Economics & admission

Budget reservation
The reserve-then-commit pattern used before every tool call and model request: budget is reserved at admission, the request executes, and the reservation is committed with actual cost (or released if the request was cheaper or failed). Prevents TOCTOU overspend under concurrency.
Tenant boundary
The logical perimeter around a tenant's data, config, budgets, and audit trail. Enforced across five layers: gateway admission, runtime context, database queries, file storage paths, and Redis/queue namespaces. Cross-tenant access is blocked structurally, not by convention.
Admission chain
The pre-execution sequence every agent request passes through: session resolution, rate limit, backpressure, circuit breakers, economics reservation, atomic enqueue. Each step either admits or rejects; no request reaches an LLM or tool without clearing the chain.
Channeled streaming
The output protocol that splits a single agent response into discrete named channels (thinking, answer, followup, tool, etc.). Clients and auditors can subscribe to the channels relevant to their role; sensitive channels (thinking) can be role-filtered at the relay.

Security & governance

ToolStub
The executor-side proxy object that represents a tool. When the agent "calls" a tool, the ToolStub serializes the request over the Unix socket to the supervisor, which executes it and returns the result.

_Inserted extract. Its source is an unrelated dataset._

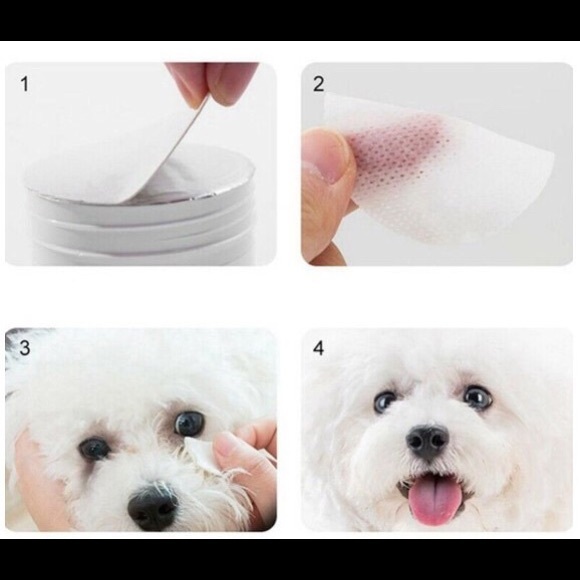 1

2

3

4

The executor never sees the tool's network or filesystem access.
Decision log
The append-only record of admission outcomes: budget, rate limit, and throttling decisions with request context (tenant, user, timestamp, reason). Pairs with versioned turn snapshots for full timeline replay.
Named secret
A credential referenced by logical name in bundle config; resolved at runtime in priority order: environment variable → settings store → secrets manager. Supports the Kubernetes *_FILE pattern for file-backed secrets and rotation without restart.
Session ownership validation
When a request carries a User-Session-ID header, the gateway verifies it belongs to the authenticated user. Mismatches are rejected with 401/403 before any processing — prevents request injection across user sessions.